Table: Activity
+--------------+---------+
| Column Name | Type |
+--------------+---------+
| player_id | int |
| device_id | int |
| event_date | date |
| games_played | int |
+--------------+---------+
(player_id,event_date)是此表的主键。
这张表显示了某些游戏的玩家的活动情况。
每一行是一个玩家的记录,他在某一天使用某个设备注销之前登录并玩了很多游戏(可能是 0)。
编写一个 SQL 查询,报告在首次登录的第二天再次登录的玩家的分数,四舍五入到小数点后两位。换句话说,您需要计算从首次登录日期开始至少连续两天登录的玩家的数量,然后除以玩家总数。
查询结果格式如下所示:
Activity table:
+-----------+-----------+------------+--------------+
| player_id | device_id | event_date | games_played |
+-----------+-----------+------------+--------------+
| 1 | 2 | 2016-03-01 | 5 |
| 1 | 2 | 2016-03-02 | 6 |
| 2 | 3 | 2017-06-25 | 1 |
| 3 | 1 | 2016-03-02 | 0 |
| 3 | 4 | 2018-07-03 | 5 |
+-----------+-----------+------------+--------------+
Result table:
+-----------+
| fraction |
+-----------+
| 0.33 |
+-----------+
只有 ID 为 1 的玩家在第一天登录后才重新登录,所以答案是 1/3 = 0.33
题目来源:力扣(LeetCode)
链接:https://leetcode-cn.com/problems/game-play-analysis-iv
审题:计算首次玩后第二天也登陆的用户数量。然后除以总人数。就是从首次登陆之后连续两天登陆的人数。
思考:首先查出首次登陆日期,然后再给这个日期加一,判断这个日期有没有登陆。
解题:
解题1:
计算每人登陆的时间,使用group by:
(
SELECT player_id, MIN(event_date) AS `date`
FROM Activity
GROUP BY player_id
) AS C
表activity与表C连接,查询首次登陆的行:
SELECT *
FROM Activity AS A
JOIN (
SELECT player_id, MIN(event_date) AS `date`
FROM Activity
GROUP BY player_id
) AS C ON (A.player_id = C.player_id AND A.event_date = C.DATE)
select * from Activity AS A JOIN(
select id,min(date) as 'date' from activity group by id
) AS C on (A.id = C.id and A.date = C.date)

- [数据块]:
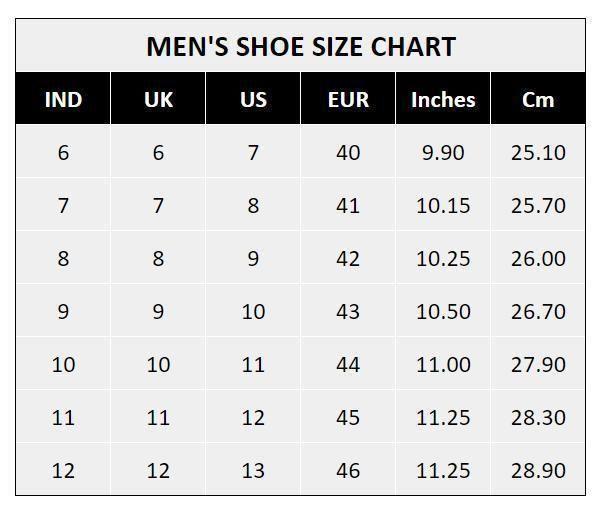 Daily wear Mens Casual Shoes Sahil Shop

- [任务单]:
请从原文中逐字摘录一段，从“Table: Activity”开始，到“玩了很多游戏(可能是 0)。”结束。

- [本题解答]:
Table: Activity
+--------------+---------+
| Column Name | Type |
+--------------+---------+
| player_id | int |
| device_id | int |
| event_date | date |
| games_played | int |
+--------------+---------+
(player_id,event_date)是此表的主键。
这张表显示了某些游戏的玩家的活动情况。
每一行是一个玩家的记录,他在某一天使用某个设备注销之前登录并玩了很多游戏(可能是 0)。